Explosives Under the Mountain

There is a stranger chapter still. After the Second World War, the disused Croesor slate quarry on the far side of Moelwyn Mawr was leased to Cookes Explosives of Penrhyndeudraeth, who used its underground chambers to store propellants. In 1971 the CEGB realised that a detonation deep inside the mountain could threaten its two new dams. Both reservoirs were drained while Cookes removed roughly 250 tons of explosives a week, hauling them away by road or by rail from Blaenau Ffestiniog station to ICI Nobel works around the country. For months, an industrial chain extracted from one slate quarry what an industrial nation had quietly stored there since the war.
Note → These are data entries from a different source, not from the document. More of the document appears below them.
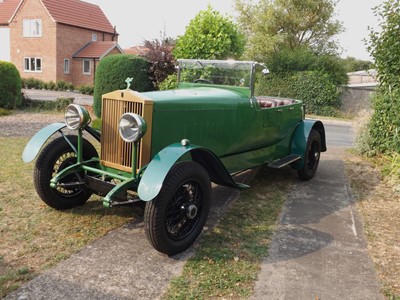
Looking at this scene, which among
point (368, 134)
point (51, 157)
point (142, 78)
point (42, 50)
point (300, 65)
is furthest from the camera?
point (42, 50)

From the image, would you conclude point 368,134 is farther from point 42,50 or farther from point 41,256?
point 42,50

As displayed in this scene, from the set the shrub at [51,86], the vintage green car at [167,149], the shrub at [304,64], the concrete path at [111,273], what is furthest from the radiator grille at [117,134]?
the shrub at [51,86]

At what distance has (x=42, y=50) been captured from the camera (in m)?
27.6

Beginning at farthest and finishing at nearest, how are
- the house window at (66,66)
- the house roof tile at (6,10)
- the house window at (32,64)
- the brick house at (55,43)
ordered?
the house roof tile at (6,10) → the house window at (32,64) → the house window at (66,66) → the brick house at (55,43)

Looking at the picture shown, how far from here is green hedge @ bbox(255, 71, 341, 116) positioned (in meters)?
18.4

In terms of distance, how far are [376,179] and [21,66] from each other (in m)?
28.9

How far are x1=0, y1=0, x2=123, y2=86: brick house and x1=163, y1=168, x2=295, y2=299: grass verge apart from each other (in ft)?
83.3

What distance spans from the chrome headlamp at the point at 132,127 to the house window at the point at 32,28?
91.5 feet

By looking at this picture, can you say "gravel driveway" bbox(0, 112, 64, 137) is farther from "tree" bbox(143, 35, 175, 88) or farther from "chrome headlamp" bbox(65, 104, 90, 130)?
"chrome headlamp" bbox(65, 104, 90, 130)

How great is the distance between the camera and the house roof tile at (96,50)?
2764cm

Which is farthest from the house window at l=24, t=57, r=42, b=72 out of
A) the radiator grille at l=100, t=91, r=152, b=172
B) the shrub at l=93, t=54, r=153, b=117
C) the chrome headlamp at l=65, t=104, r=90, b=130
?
the radiator grille at l=100, t=91, r=152, b=172

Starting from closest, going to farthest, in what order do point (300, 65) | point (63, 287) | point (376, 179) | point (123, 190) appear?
1. point (63, 287)
2. point (123, 190)
3. point (376, 179)
4. point (300, 65)

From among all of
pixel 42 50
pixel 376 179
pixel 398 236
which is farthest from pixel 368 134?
pixel 42 50

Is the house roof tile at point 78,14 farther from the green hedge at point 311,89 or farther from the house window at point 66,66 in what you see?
the green hedge at point 311,89
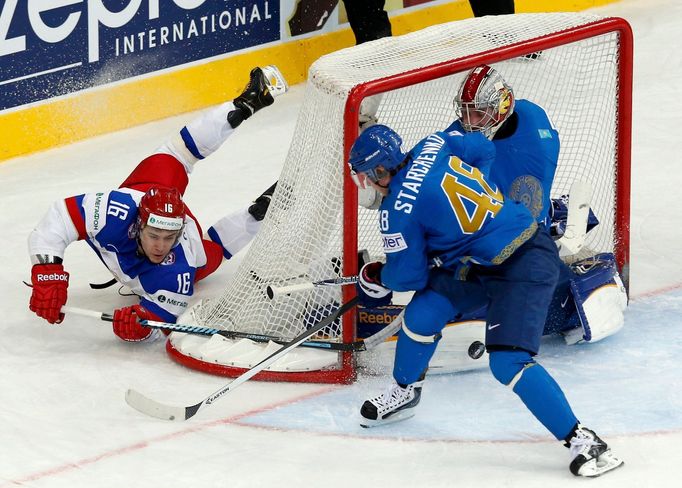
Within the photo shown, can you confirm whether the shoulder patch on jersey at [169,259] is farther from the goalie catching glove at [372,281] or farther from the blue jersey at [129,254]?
the goalie catching glove at [372,281]

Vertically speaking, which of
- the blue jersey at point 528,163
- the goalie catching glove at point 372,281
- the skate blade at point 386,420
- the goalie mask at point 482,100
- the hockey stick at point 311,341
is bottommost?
the skate blade at point 386,420

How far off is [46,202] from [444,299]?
252 centimetres

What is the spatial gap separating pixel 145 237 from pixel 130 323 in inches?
11.0

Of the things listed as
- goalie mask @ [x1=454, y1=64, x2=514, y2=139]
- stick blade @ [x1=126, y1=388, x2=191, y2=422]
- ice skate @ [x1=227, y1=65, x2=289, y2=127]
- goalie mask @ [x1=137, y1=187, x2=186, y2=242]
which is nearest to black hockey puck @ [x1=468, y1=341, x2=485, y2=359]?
goalie mask @ [x1=454, y1=64, x2=514, y2=139]

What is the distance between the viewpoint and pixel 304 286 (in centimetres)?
450

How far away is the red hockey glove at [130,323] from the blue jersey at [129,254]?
162 mm

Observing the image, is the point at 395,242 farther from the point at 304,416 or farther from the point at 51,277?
the point at 51,277

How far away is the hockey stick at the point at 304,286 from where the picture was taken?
4.44m

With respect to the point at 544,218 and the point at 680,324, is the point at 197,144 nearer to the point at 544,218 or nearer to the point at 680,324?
the point at 544,218

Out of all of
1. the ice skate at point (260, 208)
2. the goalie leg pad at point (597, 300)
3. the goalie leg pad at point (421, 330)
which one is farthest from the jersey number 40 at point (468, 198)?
the ice skate at point (260, 208)

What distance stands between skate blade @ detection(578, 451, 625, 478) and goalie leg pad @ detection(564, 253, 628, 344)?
0.84m

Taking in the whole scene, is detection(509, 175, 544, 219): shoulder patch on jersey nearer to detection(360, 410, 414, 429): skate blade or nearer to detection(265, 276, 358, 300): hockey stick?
detection(265, 276, 358, 300): hockey stick

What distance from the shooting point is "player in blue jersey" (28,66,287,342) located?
480 centimetres

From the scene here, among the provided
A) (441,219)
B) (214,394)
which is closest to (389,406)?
(214,394)
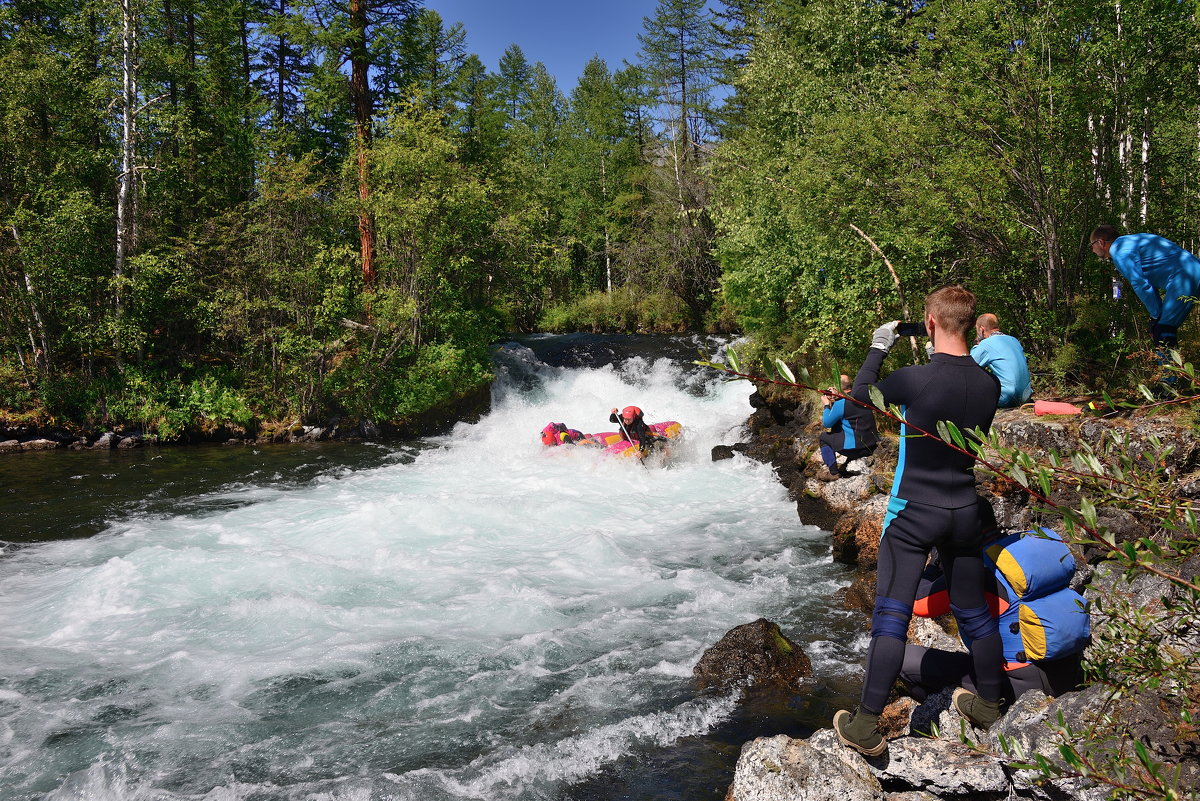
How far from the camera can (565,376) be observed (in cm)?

A Quiet Engine of the Grid

From the air, the power station scarcely declares itself. The valley still looks like an upland sheep landscape with two unusually clean lakes. Down in the engine hall, four vertical shafts run several storeys below the operating floor; the building extends as far down into the ground as it rises above it. There is no smoke, no plume of steam. Just a switchgear feeding 275 kilovolts into the National Grid nearby, on the site of the old Trawsfynydd nuclear station. The Vale of Ffestiniog has done industrial work for two centuries - slate, then explosives, now electrons - and Ffestiniog Power Station is the quietest worker of all.

From the Air

Located at 52.98 degrees north, 3.97 degrees west, in the eastern flank of Snowdonia. The upper reservoir Llyn Stwlan sits in a cirque on Moelwyn Mawr (770 m); the lower Tanygrisiau Reservoir lies in the valley below. From a cruising altitude of 4,000-6,000 ft AGL, look for two distinct lakes on a steep slope southwest of Blaenau Ffestiniog. Nearest airports: Caernarfon (EGCK) 22 nm northwest, RAF Valley (EGOV) 33 nm northwest, RAF Shawbury (EGOS) 60 nm east. Mountain weather is changeable; cloud often caps the Moelwyns.